I have 2 csv files with the same column names but different values.
The first column is the index ( time ), and one of the data columns is a unique identifier ( id )
The index ( time ) is different for each csv file.
I read the data on 2 data frames using read_csv , providing me with the following:
+-------+------+-------+ | id | size | price | +-------+-------+------+-------+ | time | | | | +-------+-------+------+-------+ | t0 | ID1 | 10 | 110 | | t2 | ID1 | 12 | 109 | | t6 | ID1 | 20 | 108 | +-------+-------+------+-------+ +-------+------+-------+ | id | size | price | +-------+-------+------+-------+ | time | | | | +-------+-------+------+-------+ | t1 | ID2 | 9 | 97 | | t3 | ID2 | 15 | 94 | | t5 | ID2 | 13 | 100 | +-------+-------+------+-------+
I would like to create a single large framework with entries for both and use ffill to send fill values ββfrom the previous time step.
I can achieve this using a combination of concat , sort and ffill .
However, this requires first renaming the columns of one of the data frames so that there are no name conflicts
df2.columns = [ 'id', 'id2_size', 'id2_price' ] df = pd.concat([df1, df2]).sort().ffill()
This results in the following file frame:
+------+------+-------+----------+-----------+ | id | size | price | id2_size | id2_price | +-------+------+------+-------+----------+-----------+ | time | | | | | | +-------+------+------+-------+----------+-----------+ | t0 | ID1 | 10 | 110 | nan | nan | | t1 | ID2 | 10 | 110 | 9 | 97 | | t2 | ID1 | 12 | 109 | 9 | 97 | | t3 | ID2 | 12 | 109 | 15 | 94 | | t5 | ID2 | 12 | 109 | 13 | 100 | | t6 | ID1 | 20 | 108 | 13 | 100 | +-------+------+------+-------+----------+-----------+
My current method is pretty klunky in that I need to rename the columns of one of the data files.

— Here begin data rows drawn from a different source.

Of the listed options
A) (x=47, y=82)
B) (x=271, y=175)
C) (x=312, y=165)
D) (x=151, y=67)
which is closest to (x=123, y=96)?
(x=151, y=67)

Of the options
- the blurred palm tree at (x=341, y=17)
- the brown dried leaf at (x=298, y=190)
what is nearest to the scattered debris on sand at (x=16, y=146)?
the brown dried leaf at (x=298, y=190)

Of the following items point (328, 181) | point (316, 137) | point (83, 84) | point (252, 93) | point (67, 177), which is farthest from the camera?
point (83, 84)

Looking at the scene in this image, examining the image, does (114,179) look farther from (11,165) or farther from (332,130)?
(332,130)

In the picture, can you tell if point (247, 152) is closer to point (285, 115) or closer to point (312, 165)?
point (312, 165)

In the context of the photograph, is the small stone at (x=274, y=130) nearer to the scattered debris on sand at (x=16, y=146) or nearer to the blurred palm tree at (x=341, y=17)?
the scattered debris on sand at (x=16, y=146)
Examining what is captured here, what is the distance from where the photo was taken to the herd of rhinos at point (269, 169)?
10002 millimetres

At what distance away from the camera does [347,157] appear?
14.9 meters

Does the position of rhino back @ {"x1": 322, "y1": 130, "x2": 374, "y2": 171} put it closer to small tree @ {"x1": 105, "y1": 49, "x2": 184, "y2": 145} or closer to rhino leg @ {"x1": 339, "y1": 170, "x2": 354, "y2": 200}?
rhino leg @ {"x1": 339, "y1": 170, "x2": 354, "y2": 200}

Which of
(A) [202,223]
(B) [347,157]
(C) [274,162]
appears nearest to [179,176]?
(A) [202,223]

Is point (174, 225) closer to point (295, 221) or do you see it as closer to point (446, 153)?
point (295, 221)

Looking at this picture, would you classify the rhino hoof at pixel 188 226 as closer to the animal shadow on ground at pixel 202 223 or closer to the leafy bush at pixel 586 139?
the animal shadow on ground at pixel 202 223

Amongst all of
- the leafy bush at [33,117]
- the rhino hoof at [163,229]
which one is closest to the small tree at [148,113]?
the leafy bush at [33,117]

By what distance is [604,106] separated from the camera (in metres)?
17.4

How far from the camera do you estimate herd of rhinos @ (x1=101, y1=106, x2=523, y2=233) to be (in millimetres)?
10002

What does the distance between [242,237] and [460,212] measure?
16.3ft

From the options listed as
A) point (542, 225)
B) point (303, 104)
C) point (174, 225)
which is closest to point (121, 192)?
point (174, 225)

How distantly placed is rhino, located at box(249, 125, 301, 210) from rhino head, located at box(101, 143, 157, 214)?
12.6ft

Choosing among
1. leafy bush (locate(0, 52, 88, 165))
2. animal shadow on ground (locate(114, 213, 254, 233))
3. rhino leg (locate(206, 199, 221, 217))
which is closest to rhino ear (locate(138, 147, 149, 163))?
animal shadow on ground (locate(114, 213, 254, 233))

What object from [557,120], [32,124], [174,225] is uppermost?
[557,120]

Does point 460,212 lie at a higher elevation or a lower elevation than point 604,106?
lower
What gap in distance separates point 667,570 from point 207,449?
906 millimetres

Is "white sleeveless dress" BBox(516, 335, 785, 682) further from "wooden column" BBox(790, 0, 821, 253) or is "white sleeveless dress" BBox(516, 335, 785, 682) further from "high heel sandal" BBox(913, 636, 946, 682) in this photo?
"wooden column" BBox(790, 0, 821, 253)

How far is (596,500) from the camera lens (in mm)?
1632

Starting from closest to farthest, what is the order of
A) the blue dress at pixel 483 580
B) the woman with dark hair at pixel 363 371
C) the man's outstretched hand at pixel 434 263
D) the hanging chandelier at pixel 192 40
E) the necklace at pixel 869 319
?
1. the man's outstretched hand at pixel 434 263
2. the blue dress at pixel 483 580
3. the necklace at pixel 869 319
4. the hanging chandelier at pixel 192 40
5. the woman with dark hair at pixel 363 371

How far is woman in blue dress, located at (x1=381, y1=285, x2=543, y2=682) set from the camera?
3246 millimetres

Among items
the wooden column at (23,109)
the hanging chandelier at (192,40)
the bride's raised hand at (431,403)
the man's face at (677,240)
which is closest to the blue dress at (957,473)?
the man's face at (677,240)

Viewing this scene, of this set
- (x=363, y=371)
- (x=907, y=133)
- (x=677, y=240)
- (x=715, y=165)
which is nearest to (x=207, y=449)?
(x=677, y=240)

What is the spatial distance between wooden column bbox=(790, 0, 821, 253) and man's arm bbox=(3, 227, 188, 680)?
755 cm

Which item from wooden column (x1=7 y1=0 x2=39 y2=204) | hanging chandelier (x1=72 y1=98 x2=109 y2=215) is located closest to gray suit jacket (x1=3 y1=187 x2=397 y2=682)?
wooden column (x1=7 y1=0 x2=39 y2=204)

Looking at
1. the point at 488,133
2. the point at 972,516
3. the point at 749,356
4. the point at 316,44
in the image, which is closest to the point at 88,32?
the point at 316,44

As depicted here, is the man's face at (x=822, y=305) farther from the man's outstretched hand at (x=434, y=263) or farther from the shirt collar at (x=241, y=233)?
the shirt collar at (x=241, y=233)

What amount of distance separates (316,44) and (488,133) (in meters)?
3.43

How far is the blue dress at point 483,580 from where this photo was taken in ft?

I believe that the best way to represent the data would be to use multiindex with the second dimension value coming from the id column.
The resulting data file will look like this:
+--------------+--------------+ | ID1 | ID2 | +------+-------+------+-------+ | size | price | size | price | +-------+------+-------+------+-------+ | time | | | | | +-------+------+-------+------+-------+ | t0 | 10 | 110 | nan | nan | | t1 | 10 | 110 | 9 | 97 | | t2 | 12 | 109 | 9 | 97 | | t3 | 12 | 109 | 15 | 94 | | t5 | 12 | 109 | 13 | 100 | | t6 | 20 | 108 | 13 | 100 | +-------+------+-------+------+-------+
Is it possible?
If so, what steps will be required to move from two data frames read from csv to the final combined multi-indexed file frame?